Only the lines that hold "name" should be in the answer, each copied from the data below.

○ ○ ○ ○ ○

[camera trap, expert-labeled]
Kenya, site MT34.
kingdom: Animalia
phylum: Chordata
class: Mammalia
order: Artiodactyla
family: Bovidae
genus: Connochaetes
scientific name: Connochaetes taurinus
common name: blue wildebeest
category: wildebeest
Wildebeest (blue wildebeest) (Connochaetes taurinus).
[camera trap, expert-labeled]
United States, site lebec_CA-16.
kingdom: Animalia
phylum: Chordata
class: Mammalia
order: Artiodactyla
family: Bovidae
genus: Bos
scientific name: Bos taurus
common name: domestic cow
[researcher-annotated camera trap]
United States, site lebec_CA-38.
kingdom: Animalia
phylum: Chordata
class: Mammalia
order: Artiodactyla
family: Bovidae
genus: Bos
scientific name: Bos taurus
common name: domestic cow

○ ○ ○ ○ ○

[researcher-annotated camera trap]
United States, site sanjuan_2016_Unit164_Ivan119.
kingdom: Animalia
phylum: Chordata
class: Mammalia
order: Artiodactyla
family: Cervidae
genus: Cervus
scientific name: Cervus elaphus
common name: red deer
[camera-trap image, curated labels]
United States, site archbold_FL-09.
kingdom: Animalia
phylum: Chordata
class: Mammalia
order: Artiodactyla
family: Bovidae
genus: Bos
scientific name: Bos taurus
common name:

○ ○ ○ ○ ○

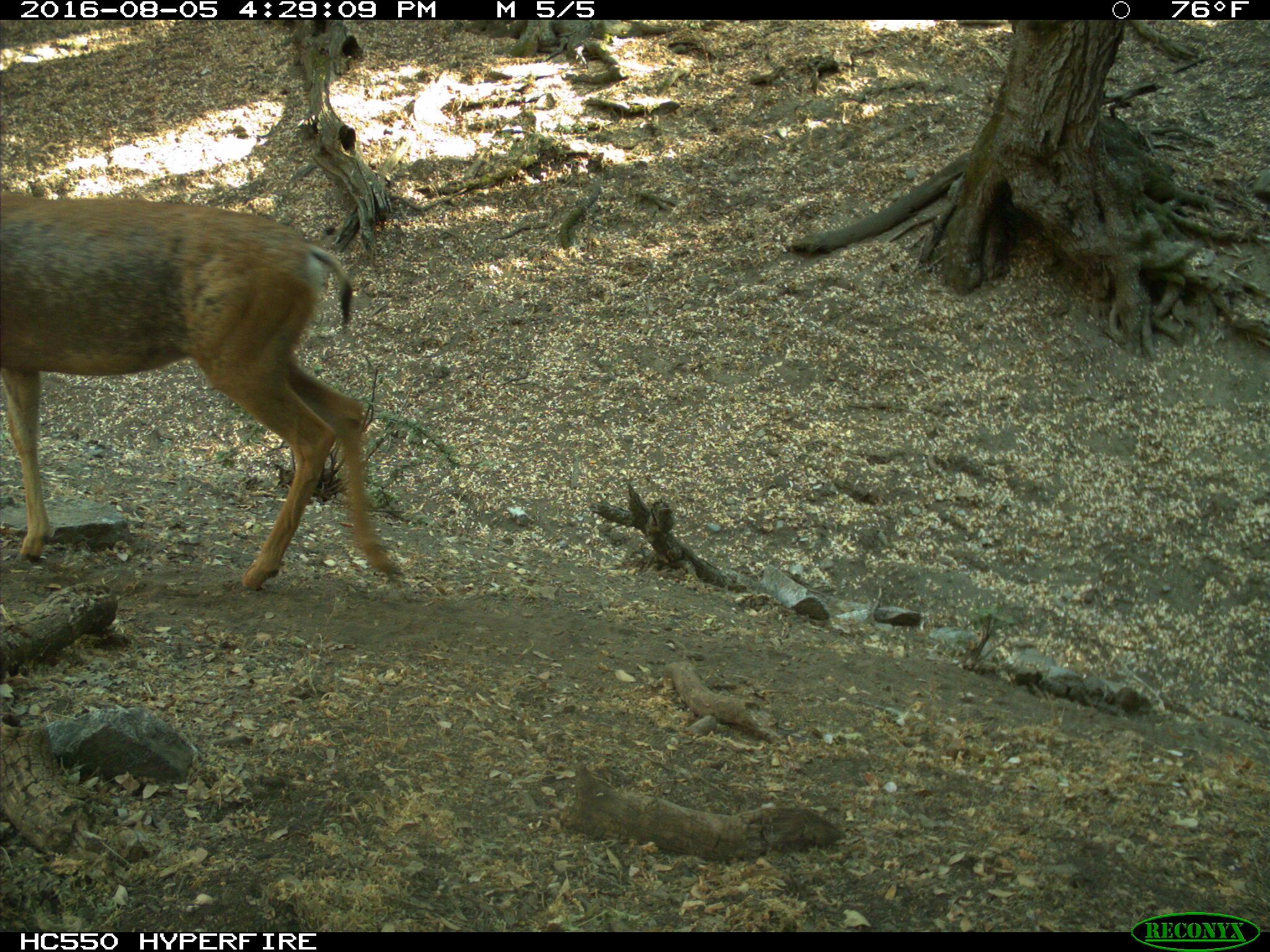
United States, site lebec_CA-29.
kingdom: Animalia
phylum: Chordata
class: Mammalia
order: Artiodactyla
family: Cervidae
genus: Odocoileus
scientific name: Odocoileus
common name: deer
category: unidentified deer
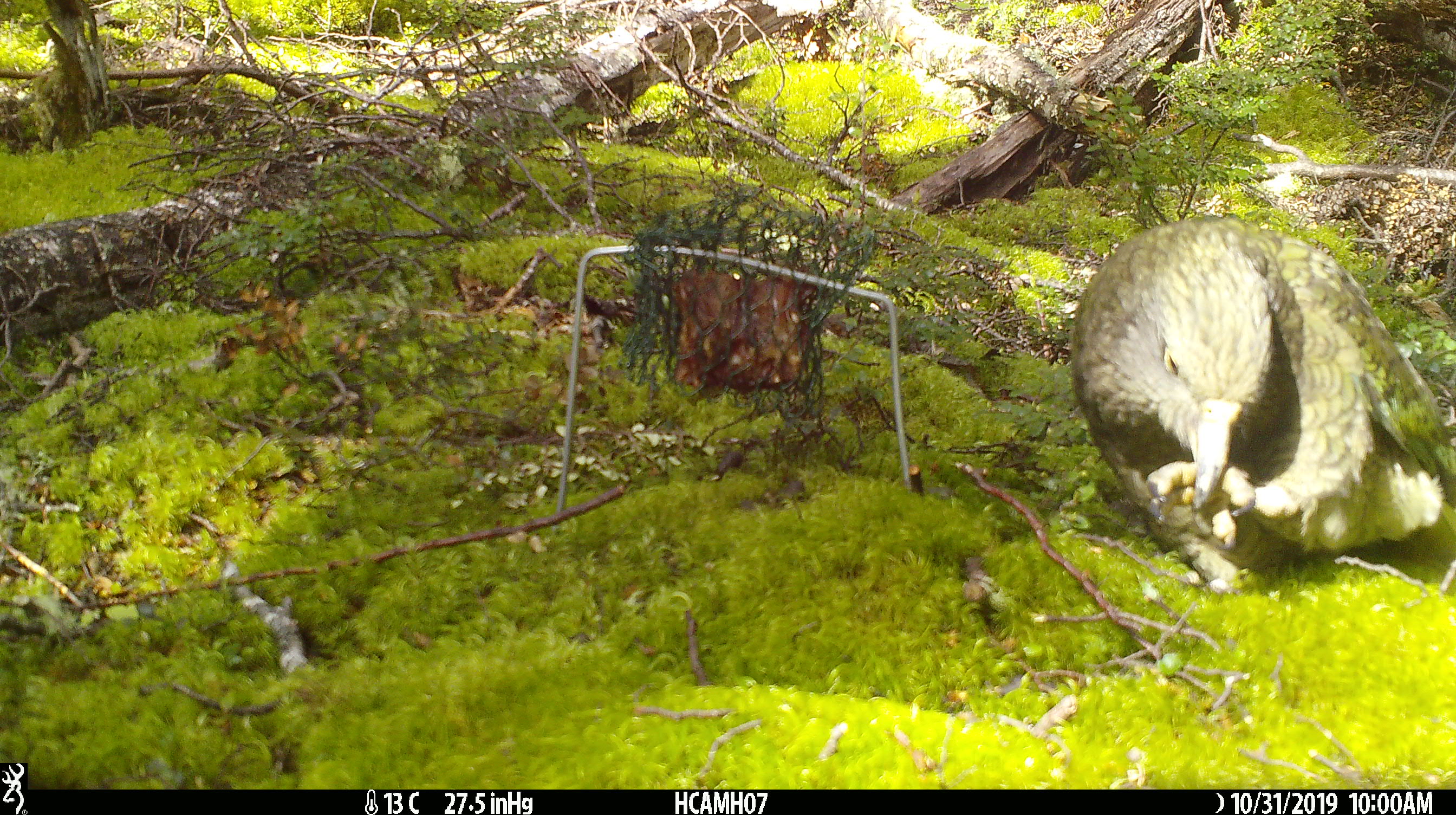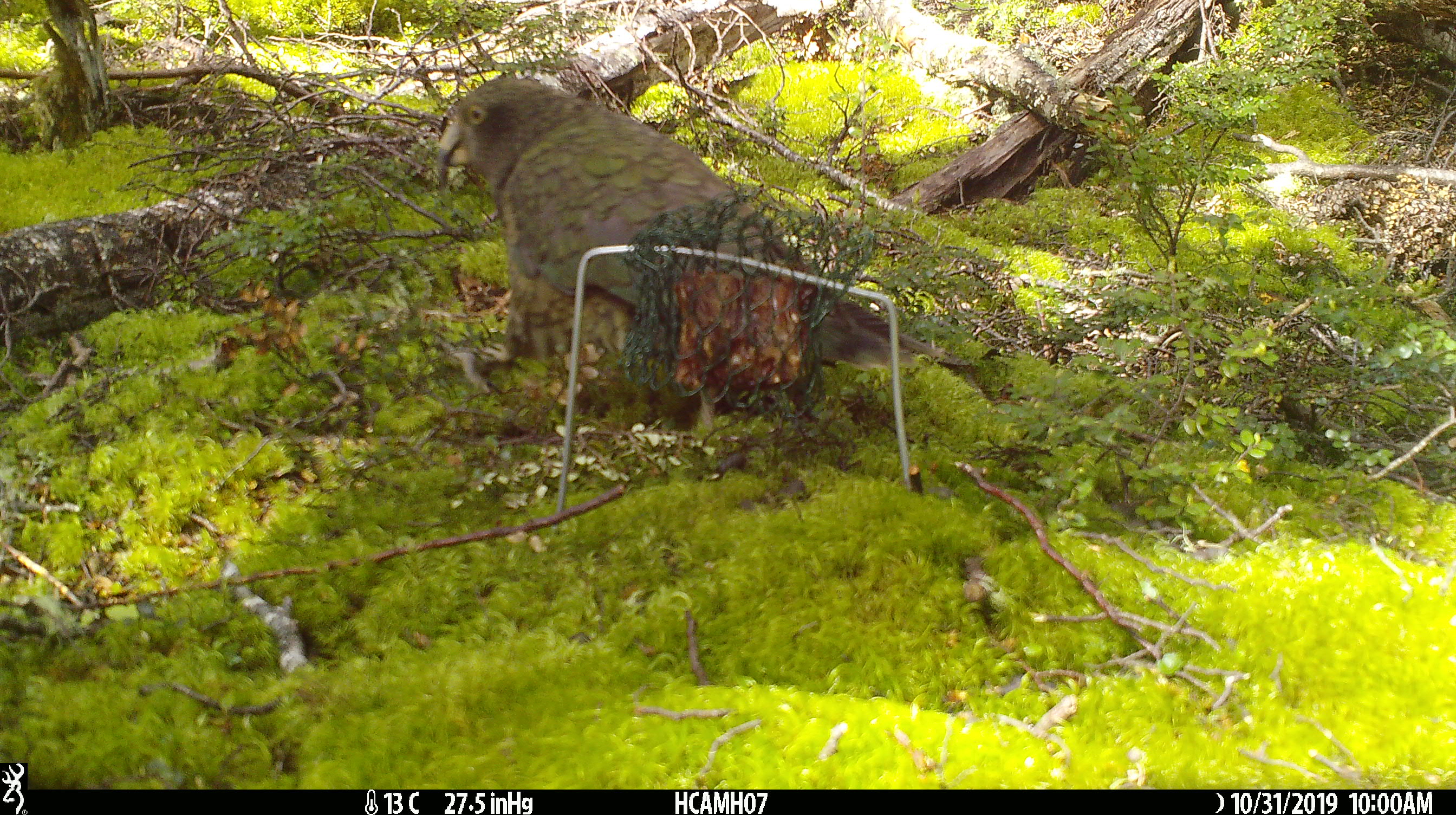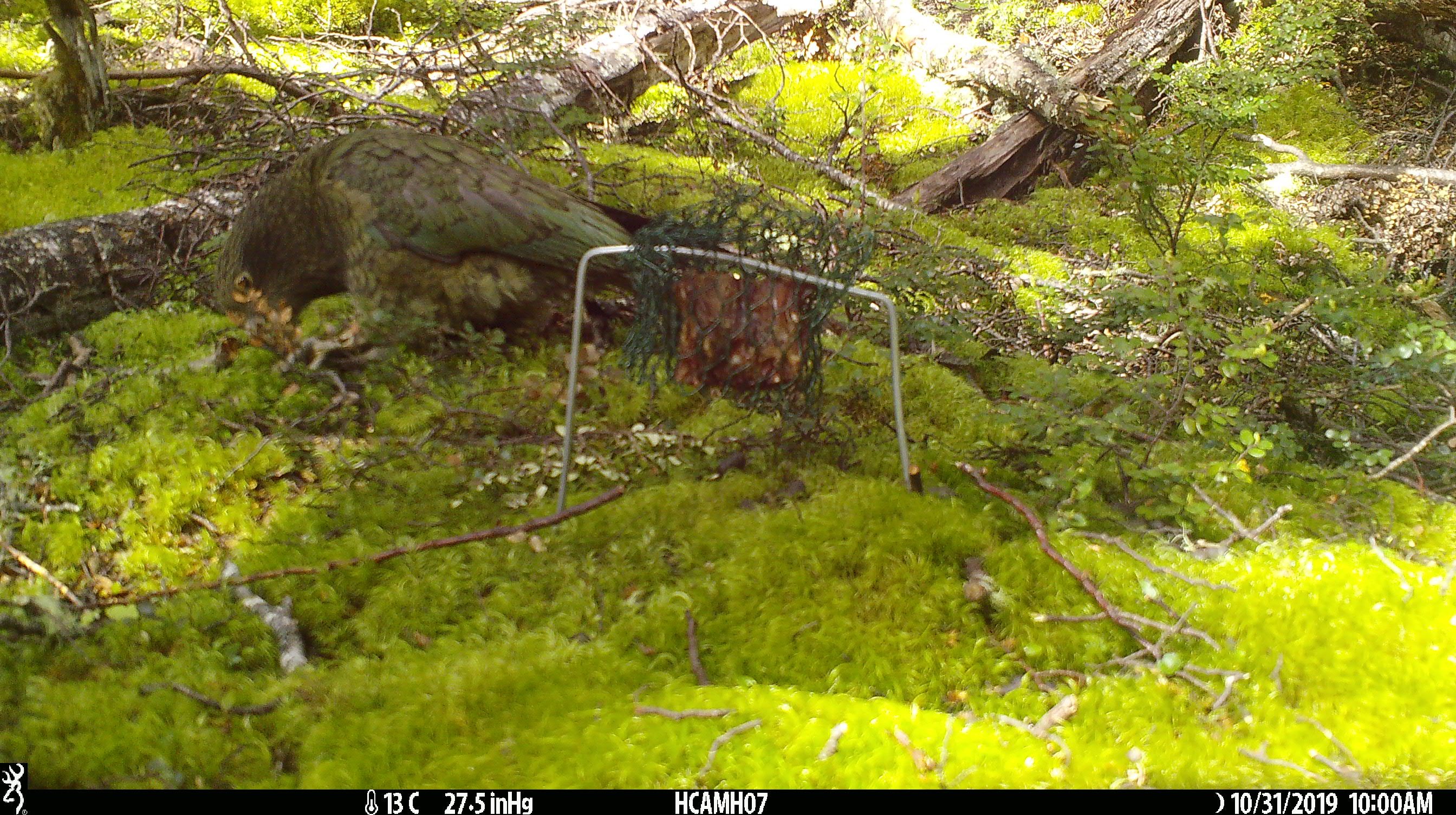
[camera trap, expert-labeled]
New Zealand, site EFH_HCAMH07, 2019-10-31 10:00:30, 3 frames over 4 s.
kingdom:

○ ○ ○ ○ ○

• Exercise solution
scientific name: Connochaetes taurinus
common name: blue wildebeest
scientific name: Bos taurus
common name: domestic cow
scientific name: Bos taurus
common name: domestic cow
scientific name: Cervus elaphus
common name: red deer
scientific name: Bos taurus
common name:
scientific name: Odocoileus
common name: deer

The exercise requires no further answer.